A: Yes, everybody is hypnotizable to some extent - some more than others. Even strong-minder and analytical people are hypnotisable, as they have excellent control and concentration and these elements are extremely important in hypnotherapy.
Those who would not be recommended to use hypnosis are people who have suffered heart attacks or strokes and people with epilepsy or those suffering from psychosis.
Q: What does hypnosis feel like?
A: The answer is that hypnosis probably feels different for everybody. Many hypnotherapists (researchers & clinicians) use elements of relaxation procedures, so people commonly associate a feeling of relaxation with hypnosis. Different people have all sorts of bodily responses to relaxation instructions - some feel as though their body is very heavy, whereas some can feel very light, almost as if floating. People typically report feeling very focussed or absorbed in hypnosis and often, effortlessly so.

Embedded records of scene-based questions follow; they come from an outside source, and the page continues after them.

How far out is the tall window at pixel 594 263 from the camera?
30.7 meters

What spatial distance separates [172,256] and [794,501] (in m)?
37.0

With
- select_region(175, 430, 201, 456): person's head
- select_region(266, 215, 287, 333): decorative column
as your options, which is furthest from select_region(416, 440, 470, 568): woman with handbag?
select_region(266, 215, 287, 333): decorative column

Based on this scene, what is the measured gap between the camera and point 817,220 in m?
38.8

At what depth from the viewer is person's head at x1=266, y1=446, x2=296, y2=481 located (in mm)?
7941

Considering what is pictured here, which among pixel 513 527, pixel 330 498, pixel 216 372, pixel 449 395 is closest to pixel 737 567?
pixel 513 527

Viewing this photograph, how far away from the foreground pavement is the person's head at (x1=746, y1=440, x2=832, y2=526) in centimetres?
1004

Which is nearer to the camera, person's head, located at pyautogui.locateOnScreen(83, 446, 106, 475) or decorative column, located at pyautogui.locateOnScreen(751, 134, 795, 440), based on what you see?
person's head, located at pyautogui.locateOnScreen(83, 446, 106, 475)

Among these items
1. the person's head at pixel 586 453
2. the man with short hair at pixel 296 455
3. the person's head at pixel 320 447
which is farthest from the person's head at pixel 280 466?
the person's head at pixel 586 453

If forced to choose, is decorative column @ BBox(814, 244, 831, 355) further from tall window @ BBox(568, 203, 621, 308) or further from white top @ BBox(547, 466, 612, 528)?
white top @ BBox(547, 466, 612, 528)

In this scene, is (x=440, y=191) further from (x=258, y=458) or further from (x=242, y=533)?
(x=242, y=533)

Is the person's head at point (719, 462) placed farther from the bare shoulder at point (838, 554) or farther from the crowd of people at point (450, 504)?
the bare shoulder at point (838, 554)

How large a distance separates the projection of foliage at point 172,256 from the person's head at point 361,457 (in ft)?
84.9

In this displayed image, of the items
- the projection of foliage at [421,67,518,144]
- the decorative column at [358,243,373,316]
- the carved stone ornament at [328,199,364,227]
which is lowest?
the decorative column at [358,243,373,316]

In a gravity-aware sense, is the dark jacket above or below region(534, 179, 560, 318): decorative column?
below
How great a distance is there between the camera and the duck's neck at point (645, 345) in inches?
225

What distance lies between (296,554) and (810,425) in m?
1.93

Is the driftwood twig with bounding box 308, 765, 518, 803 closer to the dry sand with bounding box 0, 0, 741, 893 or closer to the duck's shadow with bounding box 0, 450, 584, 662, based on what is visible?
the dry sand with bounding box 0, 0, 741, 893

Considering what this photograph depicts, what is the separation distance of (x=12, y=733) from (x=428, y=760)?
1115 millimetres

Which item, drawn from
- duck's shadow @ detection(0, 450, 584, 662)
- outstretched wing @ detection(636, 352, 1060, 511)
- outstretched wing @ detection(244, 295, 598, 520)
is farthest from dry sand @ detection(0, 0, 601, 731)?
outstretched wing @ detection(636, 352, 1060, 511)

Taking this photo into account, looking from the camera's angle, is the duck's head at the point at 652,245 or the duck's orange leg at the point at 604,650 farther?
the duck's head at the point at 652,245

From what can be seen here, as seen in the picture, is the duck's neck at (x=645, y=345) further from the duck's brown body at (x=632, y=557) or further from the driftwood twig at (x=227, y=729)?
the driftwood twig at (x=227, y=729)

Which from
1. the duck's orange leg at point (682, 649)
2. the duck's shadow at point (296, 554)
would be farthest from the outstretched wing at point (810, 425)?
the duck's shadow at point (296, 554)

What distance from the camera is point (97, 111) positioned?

Q: Is hypnosis like sleep?
A: In short, no. Despite the word hypnosis being derived from the Greek god of sleep, ‘Hypnos,’ studies have shown that hypnosis and sleep differ. Studies of brain activity have shown that although there are characteristic patterns of brain activity associated with sleep the same has not been demonstrated of hypnosis. To observers hypnosis might appear to be like sleep because suggestions of relaxation are commonly given as part of a hypnotic routine, but hypnotised people are in a state more associated with wakefulness.
Q: Is hypnosis dangerous?
A: No, hypnosis is not in itself a dangerous procedure, but there are concerns that if it is not used properly then it could lead to negative reactions. It is therefore important that you choose your hypnotherapist carefully, ensuring they are fully qualified and committed to ongoing study and research. The risks associated with hypnosis (as in, participants may very occasionally experience a mild headache) have been shown not to differ from those associated with attending a university lecture (Lynn, 2000).
Q: Can hypnosis make me do things I don't want to do?
A: Absolutely not! You can't be made to do anything you don't want to do in hypnosis because at all times, you retain power over your ability to act upon suggestions.
Q: Can I get 'stuck' in hypnosis?
A: There is no evidence that anybody can become stuck in hypnosis. The worst that might happen could be that you fall asleep - and wake up unhypnotised! If the hypnotherapist walked out of the room, whilst you were in trance, after a short time with no input, you would come to naturally, and feel no ill effects.